Eurovision-inspired Lyrics Generator with Bidirectional LSTM

Model

This is a text generation bi-directional LSTM model trained on a corpus of Eurovision song lyrics translated into English, preprocessed to 8,274 tokens (+OOV) and 172,249 n-gram sequences. Each embedding sequence input is a maximum of 202 tokens (pre-padded).

The model was built with Tensorflow 2.12.0.

Dataset

The model was trained on the following dataset from Kaggle. https://www.kaggle.com/datasets/minitree/eurovision-song-lyrics

Usage

Use the tokenizer.json in this repo to convert your input text into sequences. The max length of a sequence is 202, while the model was trained on n-grams of each sequence as its features, the last token being the label.
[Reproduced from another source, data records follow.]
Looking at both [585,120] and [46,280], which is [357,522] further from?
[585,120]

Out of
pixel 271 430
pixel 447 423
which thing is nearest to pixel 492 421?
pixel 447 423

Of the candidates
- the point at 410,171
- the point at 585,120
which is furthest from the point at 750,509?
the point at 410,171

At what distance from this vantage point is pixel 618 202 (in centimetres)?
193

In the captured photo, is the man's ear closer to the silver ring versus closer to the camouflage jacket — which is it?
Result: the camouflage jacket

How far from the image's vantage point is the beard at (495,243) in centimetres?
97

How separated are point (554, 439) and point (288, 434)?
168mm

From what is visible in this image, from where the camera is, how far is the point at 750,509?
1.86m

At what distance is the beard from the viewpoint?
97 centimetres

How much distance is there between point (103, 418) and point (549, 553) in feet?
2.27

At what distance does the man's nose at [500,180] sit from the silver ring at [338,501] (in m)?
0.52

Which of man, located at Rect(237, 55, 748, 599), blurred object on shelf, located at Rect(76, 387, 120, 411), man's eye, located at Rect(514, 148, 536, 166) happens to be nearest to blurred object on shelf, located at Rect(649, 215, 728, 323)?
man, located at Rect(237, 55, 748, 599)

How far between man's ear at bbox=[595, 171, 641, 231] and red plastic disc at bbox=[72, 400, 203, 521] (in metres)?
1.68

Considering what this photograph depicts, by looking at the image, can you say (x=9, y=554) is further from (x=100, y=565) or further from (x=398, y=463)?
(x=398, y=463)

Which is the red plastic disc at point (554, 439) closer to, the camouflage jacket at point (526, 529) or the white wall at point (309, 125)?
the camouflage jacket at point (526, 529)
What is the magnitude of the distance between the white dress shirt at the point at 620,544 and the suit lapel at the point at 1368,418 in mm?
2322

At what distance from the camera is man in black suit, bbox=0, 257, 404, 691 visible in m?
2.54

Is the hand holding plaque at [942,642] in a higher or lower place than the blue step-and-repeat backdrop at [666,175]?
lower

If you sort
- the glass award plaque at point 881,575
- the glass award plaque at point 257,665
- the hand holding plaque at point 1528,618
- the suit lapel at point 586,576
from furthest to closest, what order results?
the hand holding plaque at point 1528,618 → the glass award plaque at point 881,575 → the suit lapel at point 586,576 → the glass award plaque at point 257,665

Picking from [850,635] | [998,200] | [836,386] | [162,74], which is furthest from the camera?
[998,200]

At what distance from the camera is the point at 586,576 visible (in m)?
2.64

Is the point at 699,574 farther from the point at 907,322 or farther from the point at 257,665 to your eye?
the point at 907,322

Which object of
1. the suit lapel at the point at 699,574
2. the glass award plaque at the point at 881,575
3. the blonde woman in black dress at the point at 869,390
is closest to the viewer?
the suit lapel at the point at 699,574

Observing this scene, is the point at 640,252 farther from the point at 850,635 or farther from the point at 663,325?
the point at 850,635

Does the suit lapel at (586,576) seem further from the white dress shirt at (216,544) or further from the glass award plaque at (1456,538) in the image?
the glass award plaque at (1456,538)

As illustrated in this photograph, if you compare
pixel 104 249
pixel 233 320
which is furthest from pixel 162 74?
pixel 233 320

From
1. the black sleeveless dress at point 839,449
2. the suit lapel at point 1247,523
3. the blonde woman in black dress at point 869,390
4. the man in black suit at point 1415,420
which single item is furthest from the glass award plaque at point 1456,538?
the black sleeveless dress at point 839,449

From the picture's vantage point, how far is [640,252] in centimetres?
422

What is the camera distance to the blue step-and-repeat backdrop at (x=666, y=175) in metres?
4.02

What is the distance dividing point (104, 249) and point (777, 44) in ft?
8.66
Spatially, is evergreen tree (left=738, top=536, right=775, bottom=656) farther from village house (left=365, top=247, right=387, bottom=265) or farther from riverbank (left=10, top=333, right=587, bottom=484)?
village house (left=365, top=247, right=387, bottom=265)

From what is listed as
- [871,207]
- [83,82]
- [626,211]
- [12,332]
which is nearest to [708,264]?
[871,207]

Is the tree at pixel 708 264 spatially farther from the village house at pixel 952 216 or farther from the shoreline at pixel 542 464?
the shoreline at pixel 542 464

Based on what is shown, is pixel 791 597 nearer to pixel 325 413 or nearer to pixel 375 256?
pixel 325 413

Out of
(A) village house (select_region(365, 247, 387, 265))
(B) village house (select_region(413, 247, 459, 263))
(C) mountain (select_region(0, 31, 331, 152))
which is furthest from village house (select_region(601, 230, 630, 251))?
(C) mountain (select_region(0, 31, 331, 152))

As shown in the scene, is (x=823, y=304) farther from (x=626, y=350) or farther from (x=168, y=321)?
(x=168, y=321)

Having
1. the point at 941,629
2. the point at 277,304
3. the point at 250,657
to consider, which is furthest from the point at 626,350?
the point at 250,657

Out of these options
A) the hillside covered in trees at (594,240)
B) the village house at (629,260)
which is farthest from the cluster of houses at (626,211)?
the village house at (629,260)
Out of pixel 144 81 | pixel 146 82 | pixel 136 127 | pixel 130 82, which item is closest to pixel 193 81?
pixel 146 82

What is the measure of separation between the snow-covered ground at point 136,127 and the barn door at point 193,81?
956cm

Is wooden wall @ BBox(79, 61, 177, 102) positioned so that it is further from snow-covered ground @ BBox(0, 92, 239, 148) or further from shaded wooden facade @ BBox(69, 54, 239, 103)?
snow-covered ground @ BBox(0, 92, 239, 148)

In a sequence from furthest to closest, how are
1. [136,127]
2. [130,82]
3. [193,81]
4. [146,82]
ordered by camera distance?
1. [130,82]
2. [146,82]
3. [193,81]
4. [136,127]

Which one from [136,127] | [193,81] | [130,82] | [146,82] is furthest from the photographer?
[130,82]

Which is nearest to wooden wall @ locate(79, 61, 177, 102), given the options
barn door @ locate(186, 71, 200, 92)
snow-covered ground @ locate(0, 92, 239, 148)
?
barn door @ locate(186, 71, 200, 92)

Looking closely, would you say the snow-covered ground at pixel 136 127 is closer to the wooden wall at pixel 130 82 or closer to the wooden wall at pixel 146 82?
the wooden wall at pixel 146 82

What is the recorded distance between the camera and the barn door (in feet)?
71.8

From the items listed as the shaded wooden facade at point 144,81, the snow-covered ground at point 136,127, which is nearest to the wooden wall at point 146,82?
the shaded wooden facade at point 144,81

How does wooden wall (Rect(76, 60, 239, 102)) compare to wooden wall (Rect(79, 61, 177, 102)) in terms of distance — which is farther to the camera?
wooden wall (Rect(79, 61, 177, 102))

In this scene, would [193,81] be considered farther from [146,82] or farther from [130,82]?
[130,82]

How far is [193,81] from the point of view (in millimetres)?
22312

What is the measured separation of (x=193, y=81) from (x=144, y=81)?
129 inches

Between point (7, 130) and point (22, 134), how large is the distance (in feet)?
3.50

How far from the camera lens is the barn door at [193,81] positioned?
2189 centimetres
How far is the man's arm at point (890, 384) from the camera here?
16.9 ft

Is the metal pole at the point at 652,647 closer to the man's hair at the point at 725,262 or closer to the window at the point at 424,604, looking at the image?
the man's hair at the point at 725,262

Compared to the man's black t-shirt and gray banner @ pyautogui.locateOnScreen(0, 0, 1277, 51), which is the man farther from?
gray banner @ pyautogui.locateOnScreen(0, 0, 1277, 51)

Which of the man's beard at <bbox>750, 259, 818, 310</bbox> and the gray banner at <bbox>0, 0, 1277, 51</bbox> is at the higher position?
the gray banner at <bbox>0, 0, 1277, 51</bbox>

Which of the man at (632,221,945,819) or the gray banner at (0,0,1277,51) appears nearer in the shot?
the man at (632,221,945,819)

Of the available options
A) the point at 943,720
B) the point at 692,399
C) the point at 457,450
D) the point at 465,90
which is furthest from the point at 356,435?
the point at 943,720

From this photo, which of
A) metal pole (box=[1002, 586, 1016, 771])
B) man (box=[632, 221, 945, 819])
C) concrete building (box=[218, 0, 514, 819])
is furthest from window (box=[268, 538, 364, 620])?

Thus, when testing the model, the maxlen parameter of pad_sequences has to be 201.

In Tensorflow:

seed_text = "Once when I was a child"
next_words = 10

for _ in range(next_words):
  sequence = tokenizer.texts_to_sequences([seed_text])[0]
  sequence = pad_sequences([sequence], maxlen=201, padding='pre')
  prediction = model.predict(sequence, verbose=0)

  prediction = np.argmax(prediction, axis=-1).item()
  output = tokenizer.index_word[prediction]
  seed_text += " " + output

print(seed_text)